Data: 24/09/2015 09:00:00 - Autore: Lucia Izzo
di Lucia Izzo - In una doverosa visione evolutiva del rapporto coniugale, il giudice, per pronunciare la separazione, deve verificare, in base ai fatti emersi, ivi compreso il comportamento processuale delle parti, con particolare riferimento alle risultanze del tentativo di conciliazione, l'esistenza, anche in un solo coniuge, di una condizione di disaffezione al matrimonio tale da rendere incompatibile, allo stato la convivenza. 

Ove tale situazione di intollerabilità si verifichi, anche rispetto ad un solo coniuge, deve ritenersi che questi abbia diritto a chiedere la separazione: con la conseguenza che la relativa domanda costituisce esercizio di un suo diritto. 

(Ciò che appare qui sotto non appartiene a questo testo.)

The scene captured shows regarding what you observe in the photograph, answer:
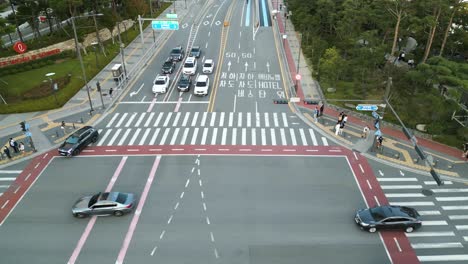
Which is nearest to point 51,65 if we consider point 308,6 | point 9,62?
point 9,62

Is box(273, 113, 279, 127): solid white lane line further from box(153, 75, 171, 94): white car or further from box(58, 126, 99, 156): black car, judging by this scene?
box(58, 126, 99, 156): black car

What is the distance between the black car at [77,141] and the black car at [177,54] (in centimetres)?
2581

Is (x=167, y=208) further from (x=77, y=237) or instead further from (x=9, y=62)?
(x=9, y=62)

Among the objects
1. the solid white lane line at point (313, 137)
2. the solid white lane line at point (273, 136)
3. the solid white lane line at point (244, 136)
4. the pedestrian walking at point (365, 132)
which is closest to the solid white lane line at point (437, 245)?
the solid white lane line at point (313, 137)

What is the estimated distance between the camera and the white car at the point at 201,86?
50259 mm

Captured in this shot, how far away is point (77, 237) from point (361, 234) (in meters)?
21.9

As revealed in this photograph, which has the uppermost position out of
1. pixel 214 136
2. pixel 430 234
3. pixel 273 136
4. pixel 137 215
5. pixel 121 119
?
pixel 121 119

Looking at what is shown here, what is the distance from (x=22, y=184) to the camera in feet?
110

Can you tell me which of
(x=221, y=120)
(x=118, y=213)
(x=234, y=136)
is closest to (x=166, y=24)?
(x=221, y=120)

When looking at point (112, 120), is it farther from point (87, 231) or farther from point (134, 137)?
point (87, 231)

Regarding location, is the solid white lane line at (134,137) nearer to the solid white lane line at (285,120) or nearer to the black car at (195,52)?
the solid white lane line at (285,120)

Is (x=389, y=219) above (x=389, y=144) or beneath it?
above

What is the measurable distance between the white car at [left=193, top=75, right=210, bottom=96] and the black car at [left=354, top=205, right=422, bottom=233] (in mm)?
29077

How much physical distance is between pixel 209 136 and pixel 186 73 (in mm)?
19252
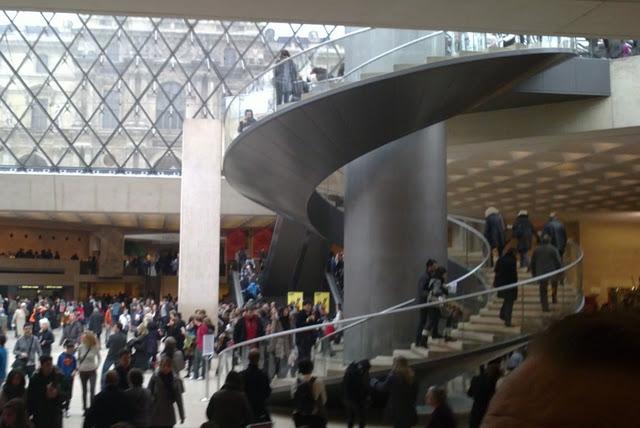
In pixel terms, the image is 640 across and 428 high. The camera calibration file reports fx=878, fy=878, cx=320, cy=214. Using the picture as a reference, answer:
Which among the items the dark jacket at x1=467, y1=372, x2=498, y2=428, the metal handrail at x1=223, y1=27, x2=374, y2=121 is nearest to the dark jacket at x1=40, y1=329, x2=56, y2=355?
the metal handrail at x1=223, y1=27, x2=374, y2=121

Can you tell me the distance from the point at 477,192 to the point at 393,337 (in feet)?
48.0

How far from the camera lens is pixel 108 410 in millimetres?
6871

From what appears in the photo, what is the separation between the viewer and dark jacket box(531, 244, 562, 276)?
1393 cm

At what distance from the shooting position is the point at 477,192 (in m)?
26.8

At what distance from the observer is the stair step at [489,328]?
1259 cm

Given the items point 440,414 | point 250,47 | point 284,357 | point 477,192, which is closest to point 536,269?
point 284,357

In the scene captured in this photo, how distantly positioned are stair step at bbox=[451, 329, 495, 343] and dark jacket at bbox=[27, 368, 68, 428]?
6.31 m

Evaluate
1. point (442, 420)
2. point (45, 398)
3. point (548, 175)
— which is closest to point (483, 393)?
point (442, 420)

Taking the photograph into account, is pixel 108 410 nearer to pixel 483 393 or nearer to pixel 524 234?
pixel 483 393

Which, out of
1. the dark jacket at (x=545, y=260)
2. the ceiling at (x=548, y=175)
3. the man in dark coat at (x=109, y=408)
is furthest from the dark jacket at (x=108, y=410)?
the ceiling at (x=548, y=175)

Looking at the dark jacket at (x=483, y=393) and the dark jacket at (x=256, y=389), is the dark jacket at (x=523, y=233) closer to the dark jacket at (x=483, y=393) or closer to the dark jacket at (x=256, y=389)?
the dark jacket at (x=483, y=393)

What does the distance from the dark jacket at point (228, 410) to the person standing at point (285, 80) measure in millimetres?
8668

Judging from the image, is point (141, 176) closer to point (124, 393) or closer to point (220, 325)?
point (220, 325)

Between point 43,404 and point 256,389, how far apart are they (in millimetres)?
1947
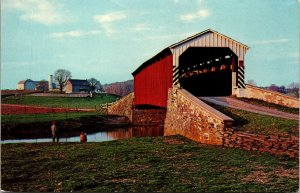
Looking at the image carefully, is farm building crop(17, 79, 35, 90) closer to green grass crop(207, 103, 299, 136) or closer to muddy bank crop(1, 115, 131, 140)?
muddy bank crop(1, 115, 131, 140)

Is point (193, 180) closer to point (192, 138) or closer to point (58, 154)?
point (58, 154)

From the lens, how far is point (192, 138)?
1714 cm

Lo ha ribadito il Tribunale di Milano, nona sezione civile (sentenza 6 marzo 2015, estensore Buffone, qui sotto allegata). 
La Corte meneghina si è pronunciata sul ricorso proposto da una donna per ottenere la separazione giudiziale dal marito con contestuale addebito al coniuge per aver costui abbandonato ingiustificatamente il tetto coniugale. La donna richiedeva altresì l'affido esclusivo dei figli, l'assegnazione della casa coniugale oltre che un contributo al mantenimento. 
Nel corso del procedimento, il marito rimaneva contumace, nonostante la regolarità della notificazione. Per i giudici è acclarata l'intollerabilità della convivenza, senza necessità di espletare una specifica istruttoria. 

Per i giudici, nel caso di specie, già il ricorso della moglie e il contegno processuale assunto dal marito, rimasto contumace, hanno reso evidente che le parti non hanno più intenzione di considerarsi marito e moglie, per effetto di un rapporto di coniugio disgregato dai fatti intervenuti nel tempo.  
Va, dunque, pronunciata la separazione personale come richiesta dalla ricorrente, in conformità al parere del Pubblico Ministero. 

Circa la pronuncia di addebito, come noto, questa non può fondarsi sulla mera violazione degli obblighi coniugali, essendo altresì necessario accertare che tale violazione sia stata eziologicamente idonea a determinare il fallimento della convivenza e del rapporto coniugale. 
Tra i comportamenti violativi degli obblighi coniugali idonei a giustificare la pronuncia di addebito della separazione al coniuge responsabile di tale violazione, viene certamente in rilievo l'abbandono senza giustificato motivo della casa coniugale. Detto contegno si mostra ex se idoneo a cagionare la crisi coniugale, stante l'unilaterale e ingiustificata interruzione della convivenza e la conseguente disgregazione del nucleo familiare

L'uomo, non presentandosi all'udienza, non ha rilasciato alcuna dichiarazione a riguardo, pertanto, ex art. 232 c.p.c., se la parte non si presenta o rifiuta di rispondere senza giustificato motivo, il collegio, valutato ogni altro elemento di prova, può ritenere come ammessi i fatti dedotti in interrogatorio. 

Circa l'affidamento dei figli, i giudici precisano che il diritto alla c.d. bigenitorialità porta a preferire quello condiviso, salvo che il giudice rilevi condizioni oggettive da cui emerga che questo risulterebbe pregiudizievole per la prole. Per derogare alla regola generale è necessario che emerga una condizione di manifesta carenza o inidoneità educativa da parte di uno di essi, tale per cui si renda preferibile, nell'interesse del minore, concentrare l'affidamento in capo ad uno solo. 

Il padre, mostrandosi latitante sia materialmente che moralmente e disinteressandosi della crescita, dell'istruzione e dei bisogni primari dei minori, con i quali non ha neanche più tentato di comunicare, ha indicato chiaramente una disaffezione ed indifferenza che il giudice non può omettere di valutare. 
L'affidamento esclusivo alla madre si pone anche quale giustificazione dell'assegnazione alla donna della casa familiare quale genitore collocatario, nonché del mantenimento dei figli (e non della moglie) da parte dell'uomo.